- Armament and disarmament
- Conflict, peace and security
- Peace and development
There is currently major concern about the potential proliferation of
biological weapon (BW) and toxin weapon (TW) capability, the potential misuse
of permitted activities under the 1972 Biological Weapons Convention (BWC), and
about possible use of BW and TW agents by terrorists or for sabotage. In 1993
new information became available about past Soviet BW and TW activities,
including the 1979 outbreak of anthrax in Sverdlovsk, but questions remain
about the incident.
The BW and TW threat has grown both because of geopolitical and scientific
developments. On the other hand, developments in molecular biotechnology have
also contributed to mankind's ability to deal with pathogens. For example, in
the south-western USA there was an outbreak of a lethal respiratory disease in
1993. Developments in molecular biotechnology enabled the rapid identification
of a new type of virus as responsible for the outbreak.
Over 130 states are parties to the BWC. The 1991 Third Review Conference of the
BWC improved and amended the voluntary information exchange measures, but
participation in these confidence-building measures has not improved
significantly. The number of states which participated at least once rose in
1993 to 58; only 12 states provided information in all 7 rounds.
A significant step towards further strengthening the BWC was the successful
conclusion of he work of the Ad Hoc Group of Governmental Experts to
Identify and Examine Potential Verification Measures from the Scientific and
Technical Standpoint (VEREX) and the adoption of a consensus report which
identified a number of potential verification measures designed to strengthen
the BWC. The UN General Assembly First Committee adopted without vote a
resolution commending the work of VEREX. After considering the report, a
majority of BWC states parties have asked the depositary governments (Russia,
the UK and the USA) to convene a conference to examine the report and decide on
further action with regard to verification of the BWC. This conference,
scheduled for September 1994, will hopefully pave the way for adoption of a
verification regime to be presented at the 1996 Fourth Review Conference, thus
contributing significantly to prevention of biological and toxin warfare.

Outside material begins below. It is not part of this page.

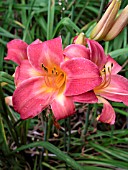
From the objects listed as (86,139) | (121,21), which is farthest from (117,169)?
(121,21)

The lack of government activity in implementing Article X of the BWC, which
calls for peaceful co-operation in microbiology (and biotechnology), has been
compensated for by the elaboration of international programmes intended to
evaluate unusual outbreaks of disease, to quickly identify their causes and to
provide vaccines to protect against dual-threat agents (pathogens and toxins
which are not only natural enemies of people, animals and plants but can also
be used for hostile purposes as BW and TW agents).